Город | страница 16
— Вот вам повезло.
— Угу.
— Так, думаете, утром нас шлепнут?
— Сомневаюсь. Нас бы не держали всю ночь, чтобы утром расстрелять. — Говорил он довольно беспечно, словно мы обсуждали футбольный матч, чей исход большого значения не имел, как бы ни решилось дело. — Не срал восемь дней, — признался мой сокамерник. — Заметь, я не говорю: не просирался, — потому что не просирался я уже несколько месяцев. Я про то, что вообще последние восемь дней не срал. — Мы оба помолчали, раздумывая над этим сообщением. — Как считаешь, сколько человек может прожить, не сря?
Вопрос интересный, мне и самому было любопытно, но ответить я не мог. Потом услышал, как сосед лег, довольно зевнул — расслабленный, счастливый, надо полагать; как будто зассанный соломенный тюфяк ему — что пуховая перина. Еще с минуту висело молчание, и я решил, что сокамерник уснул.
— Стены здесь, наверное, толщиной больше метра, — вдруг сказал он. — Хоть выспимся — здесь нас уж точно никто не тронет. — С этим он и уснул; слова перешли в храп так быстро, что я было решил — притворяется.
Я всегда завидовал тем, кто быстро засыпает. Надо полагать, у них мозг чище, половицы в черепе лучше выметены, а все мелкие чудища надежно заперты в пароходном кофре в изножье кровати. А вот я родился с бессонницей, без сна и умру, истратив тысячи часов на томление по забытью, по резиновой кувалде, которая дерябнула бы меня по башке — не сильно, не насмерть, а только так, чтобы отрубиться на всю ночь. Только этой ночью мне спать не придется. Я пялился во тьму, пока та не стала сереть, пока у меня над головой не проступил потолок, а свет с востока не просочился в узкую зарешеченную бойницу, которая все-таки существовала. И лишь тогда я сообразил, что к ноге у меня до сих пор пристегнут немецкий нож.
3
Где-то через час после рассвета дверь в камеру открыли два новых охранника, подняли нас и надели наручники. На мои вопросы не отвечали, но Коля попросил у них чашку чая и омлет, и это их, похоже развеселило. Должно быть, шутили в «Крестах» нечасто, потому что шуточка была неудачная, но охранники все равно заухмылялись, выталкивая нас в коридор. Где-то кто-то стонал — тихо и нескончаемо, как судовая сирена вдалеке.
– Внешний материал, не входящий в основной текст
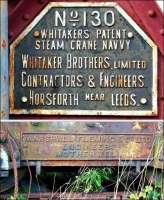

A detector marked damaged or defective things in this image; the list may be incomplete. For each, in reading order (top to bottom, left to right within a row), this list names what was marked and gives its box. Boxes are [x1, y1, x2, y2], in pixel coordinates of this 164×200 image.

Я не знал, на виселицу нас ведут или на допрос. Ночь прошла без сна; кроме глотка из немецкой фляжки, я не пил ничего с самого дежурства на крыше Кирова. Там, где я лбом стукнулся о потолок, выросла шишка с младенческий кулачок. Утро не задалось. Хуже, наверное, и не бывало, но жить все равно хотелось. Я хотел жить и знал, что не смогу достойно встретить смерть. Упаду перед палачом или расстрельной командой на колени, взмолюсь, чтобы пощадили, ведь я так молод, кинусь описывать, сколько часов проторчал на крыше в ожидании вражеских бомб, расскажу, сколько баррикад помогал строить, сколько рвов выкопал. Мы все это делали, все сражались за правое дело, но я же истинный сын Питера, смерти я не заслужил. Что я такого сделал, а? Ну, выпили мы трофейного коньячку, что ж меня за это теперь — к стенке? Петлю на шею мне, грубую пеньку на цыплячью мою шейку, чтоб мозг навсегда отключился, — только за то, что ножик с дохлого фрица снял? Не надо, товарищи. Нет во мне ничего хорошего, но не настолько же.